Even today, however, the Democrats refuse to acknowledge this transformation, and Biden and congressional Democratic leaders continue their years-long effort to engineer bipartisan deals in both domestic and foreign policy. Their main conflict with the Republicans is that House Republicans are blocking passage of another $60 billion in US weaponry for the right-wing government in Ukraine, whose summer offensive against Russia has turned into a debacle.

Trump may personify the threat of authoritarian rule, but there is a deeper process that is driving capitalist politics as a whole in the direction of fascism. The Democrats make a few criticisms of Trump, but they are aligned with neo-Nazi forces in Ukraine and genocidal Zionists in the war of extermination against the Palestinians in Gaza.

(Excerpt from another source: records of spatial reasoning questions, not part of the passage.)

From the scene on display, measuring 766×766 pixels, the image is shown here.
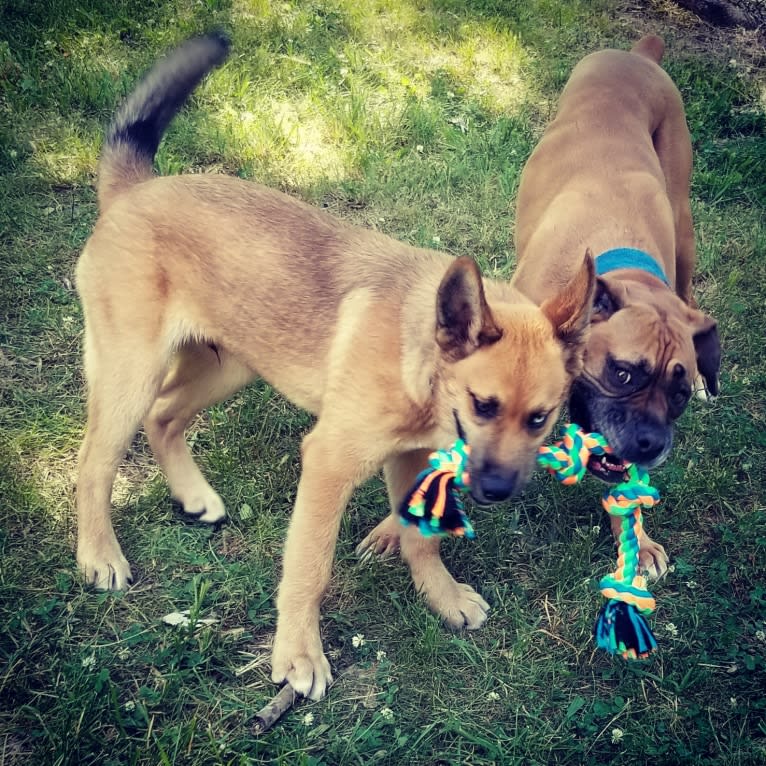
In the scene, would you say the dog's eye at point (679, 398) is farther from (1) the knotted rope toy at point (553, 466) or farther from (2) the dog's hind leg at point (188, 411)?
(2) the dog's hind leg at point (188, 411)

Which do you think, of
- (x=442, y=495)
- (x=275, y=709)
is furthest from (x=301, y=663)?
(x=442, y=495)

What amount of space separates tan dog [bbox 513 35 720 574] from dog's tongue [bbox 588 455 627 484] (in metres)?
0.01

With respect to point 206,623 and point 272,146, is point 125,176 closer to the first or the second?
point 206,623

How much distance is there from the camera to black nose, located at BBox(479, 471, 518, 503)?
2.70m

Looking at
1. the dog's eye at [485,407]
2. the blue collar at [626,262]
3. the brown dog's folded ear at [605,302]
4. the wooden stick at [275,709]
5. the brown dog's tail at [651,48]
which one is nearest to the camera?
the dog's eye at [485,407]

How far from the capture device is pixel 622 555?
9.83ft

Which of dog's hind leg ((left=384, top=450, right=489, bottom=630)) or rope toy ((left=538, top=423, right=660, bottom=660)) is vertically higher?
rope toy ((left=538, top=423, right=660, bottom=660))

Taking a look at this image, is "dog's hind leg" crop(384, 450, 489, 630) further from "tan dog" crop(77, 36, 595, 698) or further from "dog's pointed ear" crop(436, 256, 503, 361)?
"dog's pointed ear" crop(436, 256, 503, 361)

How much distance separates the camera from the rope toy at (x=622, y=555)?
9.20ft

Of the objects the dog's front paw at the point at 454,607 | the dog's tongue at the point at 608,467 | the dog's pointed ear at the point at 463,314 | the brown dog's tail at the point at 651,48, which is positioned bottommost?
the dog's front paw at the point at 454,607

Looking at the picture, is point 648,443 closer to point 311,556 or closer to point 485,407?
point 485,407

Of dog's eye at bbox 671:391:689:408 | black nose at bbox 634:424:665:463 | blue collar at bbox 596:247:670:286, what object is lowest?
black nose at bbox 634:424:665:463

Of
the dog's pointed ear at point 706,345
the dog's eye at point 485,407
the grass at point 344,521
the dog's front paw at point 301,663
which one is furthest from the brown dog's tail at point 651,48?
the dog's front paw at point 301,663

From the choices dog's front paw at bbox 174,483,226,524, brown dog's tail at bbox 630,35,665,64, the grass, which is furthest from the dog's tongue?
brown dog's tail at bbox 630,35,665,64
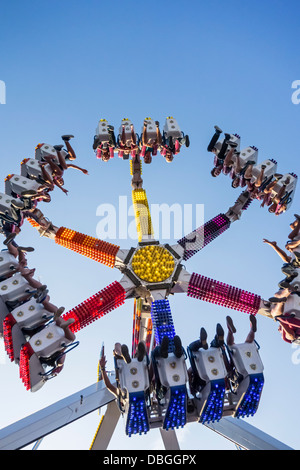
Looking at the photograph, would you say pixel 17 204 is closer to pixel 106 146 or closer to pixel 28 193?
pixel 28 193

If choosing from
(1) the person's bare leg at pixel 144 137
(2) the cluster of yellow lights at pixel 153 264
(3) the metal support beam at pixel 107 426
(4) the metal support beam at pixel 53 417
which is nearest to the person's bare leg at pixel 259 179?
(1) the person's bare leg at pixel 144 137

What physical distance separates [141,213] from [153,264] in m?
2.90

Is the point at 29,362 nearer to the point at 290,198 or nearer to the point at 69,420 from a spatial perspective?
the point at 69,420

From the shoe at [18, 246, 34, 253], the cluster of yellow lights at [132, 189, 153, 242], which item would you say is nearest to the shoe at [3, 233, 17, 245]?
the shoe at [18, 246, 34, 253]

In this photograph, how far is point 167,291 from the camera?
12.6 metres

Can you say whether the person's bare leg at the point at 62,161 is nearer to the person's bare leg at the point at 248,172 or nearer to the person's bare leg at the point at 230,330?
the person's bare leg at the point at 248,172

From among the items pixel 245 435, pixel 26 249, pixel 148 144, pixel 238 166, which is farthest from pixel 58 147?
pixel 245 435

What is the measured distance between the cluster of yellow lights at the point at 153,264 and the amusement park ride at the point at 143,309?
30 mm

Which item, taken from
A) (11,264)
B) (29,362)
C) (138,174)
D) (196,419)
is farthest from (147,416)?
(138,174)

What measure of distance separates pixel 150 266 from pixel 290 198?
20.4 feet

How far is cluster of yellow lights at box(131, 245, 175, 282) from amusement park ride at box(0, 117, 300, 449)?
3cm

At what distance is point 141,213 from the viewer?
50.2ft

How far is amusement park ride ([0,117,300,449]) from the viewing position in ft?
32.1
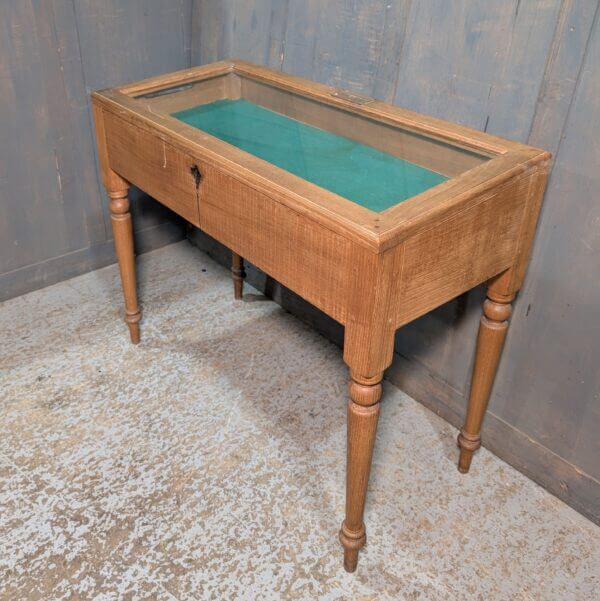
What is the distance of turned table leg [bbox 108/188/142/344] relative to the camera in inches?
82.9

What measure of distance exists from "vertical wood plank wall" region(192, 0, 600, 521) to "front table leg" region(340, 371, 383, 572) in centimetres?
56

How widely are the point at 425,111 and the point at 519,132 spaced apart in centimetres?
29

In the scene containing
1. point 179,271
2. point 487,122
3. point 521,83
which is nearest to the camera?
point 521,83

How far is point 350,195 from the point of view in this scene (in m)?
1.47

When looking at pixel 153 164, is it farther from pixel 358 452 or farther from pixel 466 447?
pixel 466 447

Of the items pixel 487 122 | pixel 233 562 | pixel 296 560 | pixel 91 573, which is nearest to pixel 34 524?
pixel 91 573

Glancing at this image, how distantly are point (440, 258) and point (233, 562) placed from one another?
0.89 meters

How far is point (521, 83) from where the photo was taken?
1.59m

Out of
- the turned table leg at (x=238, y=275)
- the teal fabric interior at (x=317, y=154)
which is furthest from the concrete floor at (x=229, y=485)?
the teal fabric interior at (x=317, y=154)

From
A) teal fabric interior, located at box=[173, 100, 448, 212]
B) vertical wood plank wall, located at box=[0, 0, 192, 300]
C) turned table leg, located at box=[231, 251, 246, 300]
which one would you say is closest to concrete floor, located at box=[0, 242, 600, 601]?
turned table leg, located at box=[231, 251, 246, 300]

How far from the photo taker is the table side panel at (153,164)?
1.69 metres

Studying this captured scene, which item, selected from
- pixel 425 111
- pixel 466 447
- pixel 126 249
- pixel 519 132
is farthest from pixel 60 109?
pixel 466 447

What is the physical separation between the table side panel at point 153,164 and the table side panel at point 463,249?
0.61m

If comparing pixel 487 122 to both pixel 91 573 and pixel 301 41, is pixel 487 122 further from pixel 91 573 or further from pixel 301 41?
pixel 91 573
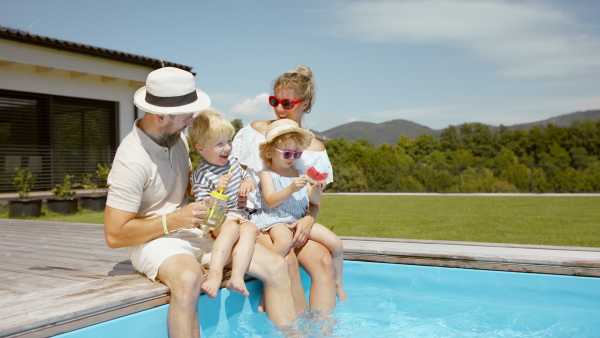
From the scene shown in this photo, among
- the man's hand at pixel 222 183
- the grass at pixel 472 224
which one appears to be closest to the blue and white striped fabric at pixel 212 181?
the man's hand at pixel 222 183

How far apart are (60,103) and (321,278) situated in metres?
11.9

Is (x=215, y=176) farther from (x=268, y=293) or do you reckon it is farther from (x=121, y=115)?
(x=121, y=115)

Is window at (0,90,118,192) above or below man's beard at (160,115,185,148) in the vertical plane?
above

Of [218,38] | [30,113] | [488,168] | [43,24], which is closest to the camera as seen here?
[30,113]

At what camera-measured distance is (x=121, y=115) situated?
47.0 ft

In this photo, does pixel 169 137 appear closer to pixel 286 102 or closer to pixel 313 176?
pixel 313 176

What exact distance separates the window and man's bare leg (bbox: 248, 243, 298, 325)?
36.7 ft

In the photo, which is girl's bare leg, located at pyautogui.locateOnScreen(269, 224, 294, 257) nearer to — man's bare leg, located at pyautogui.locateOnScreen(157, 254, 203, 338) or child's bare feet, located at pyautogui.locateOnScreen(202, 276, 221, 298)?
child's bare feet, located at pyautogui.locateOnScreen(202, 276, 221, 298)

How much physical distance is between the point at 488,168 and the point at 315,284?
76.1ft

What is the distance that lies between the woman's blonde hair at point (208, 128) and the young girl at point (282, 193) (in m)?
0.39

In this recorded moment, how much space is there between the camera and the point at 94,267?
3.58 m

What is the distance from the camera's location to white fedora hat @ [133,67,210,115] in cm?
278

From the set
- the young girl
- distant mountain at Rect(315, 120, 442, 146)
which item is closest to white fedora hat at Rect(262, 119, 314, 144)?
the young girl

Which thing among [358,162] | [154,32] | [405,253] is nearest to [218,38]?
[154,32]
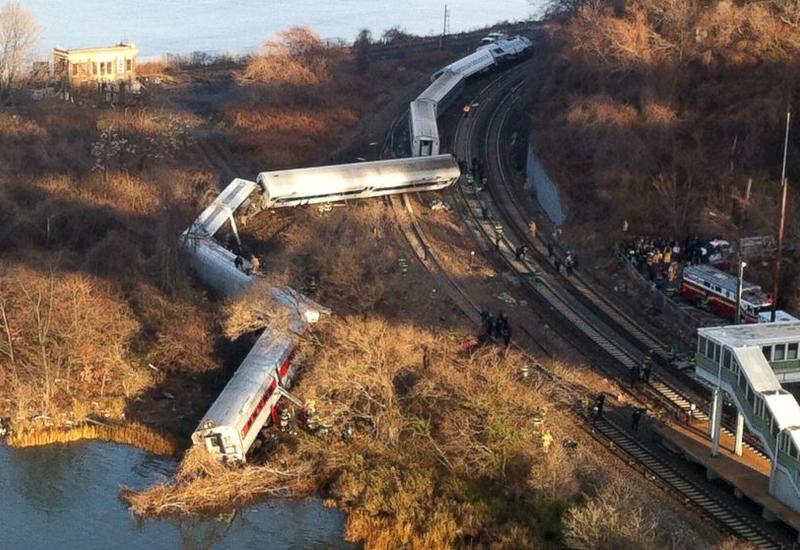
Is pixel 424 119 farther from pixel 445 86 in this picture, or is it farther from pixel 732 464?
pixel 732 464

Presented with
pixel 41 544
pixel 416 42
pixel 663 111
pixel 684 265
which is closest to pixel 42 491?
pixel 41 544

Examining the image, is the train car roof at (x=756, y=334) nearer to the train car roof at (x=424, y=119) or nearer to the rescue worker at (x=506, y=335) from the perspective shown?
the rescue worker at (x=506, y=335)

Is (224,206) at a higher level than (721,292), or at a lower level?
higher

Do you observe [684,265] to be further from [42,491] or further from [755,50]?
[42,491]

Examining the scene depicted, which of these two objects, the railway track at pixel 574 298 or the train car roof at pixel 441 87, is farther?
the train car roof at pixel 441 87

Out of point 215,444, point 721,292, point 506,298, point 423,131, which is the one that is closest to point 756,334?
point 721,292

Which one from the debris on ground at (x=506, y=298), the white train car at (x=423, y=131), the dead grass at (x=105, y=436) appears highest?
the white train car at (x=423, y=131)

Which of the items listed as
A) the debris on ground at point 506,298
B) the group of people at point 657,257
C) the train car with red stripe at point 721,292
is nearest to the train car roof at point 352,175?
the debris on ground at point 506,298
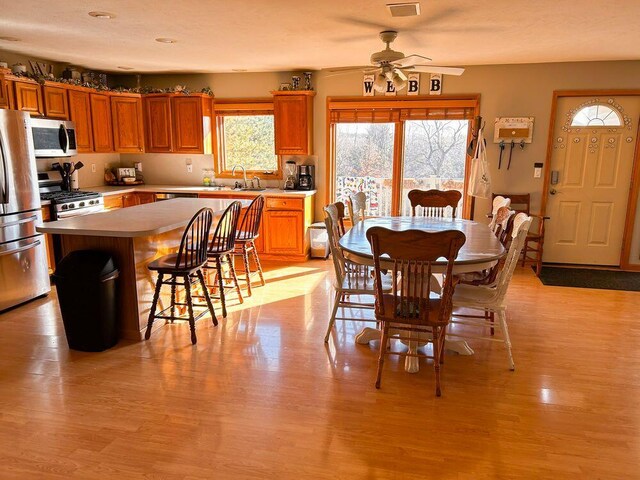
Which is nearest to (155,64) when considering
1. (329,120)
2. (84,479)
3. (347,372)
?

Moreover, this is a trend that has an international character. In country after country, the capitalist class is turning towards dictatorial forms of rule and bringing fascistic parties into power—Italy, the Netherlands, Finland, Sweden and Argentina are the most recent examples, but there is a growing threat in Germany, France, Spain and throughout Eastern Europe.

The bourgeoisie is terrified of the upsurge of the international working class in strikes that have swept entire industries and countries, and in mass political protests against austerity measures and attacks on democratic rights. This escalation of the class struggle is in response to the deepening attacks on living standards, jobs and social benefits. But the ruling class has no answer to this movement except repression and war.

In the United States, the 2024 elections will unfold in an atmosphere of mounting social and political tension. Biden is not the lesser evil compared to Trump. It is politically futile to attempt to calculate which is the greater evil. Both the Democratic and the Republican parties represent the capitalist ruling elite and defend the global domination of American imperialism. Their differences are purely tactical: what methods to use at home to suppress the working class, and which countries overseas to target first for military violence.

The movement of the working class to fight in defense of jobs, living standards and democratic and social rights is diametrically opposed to the policies of both capitalist parties. It is necessary to wage a struggle to arm this movement with a political understanding and program that correspond to this objective reality of bitter class conflict. This means bringing into the workers’ movement a socialist and revolutionary perspective, and in that struggle, building the Socialist Equality Party.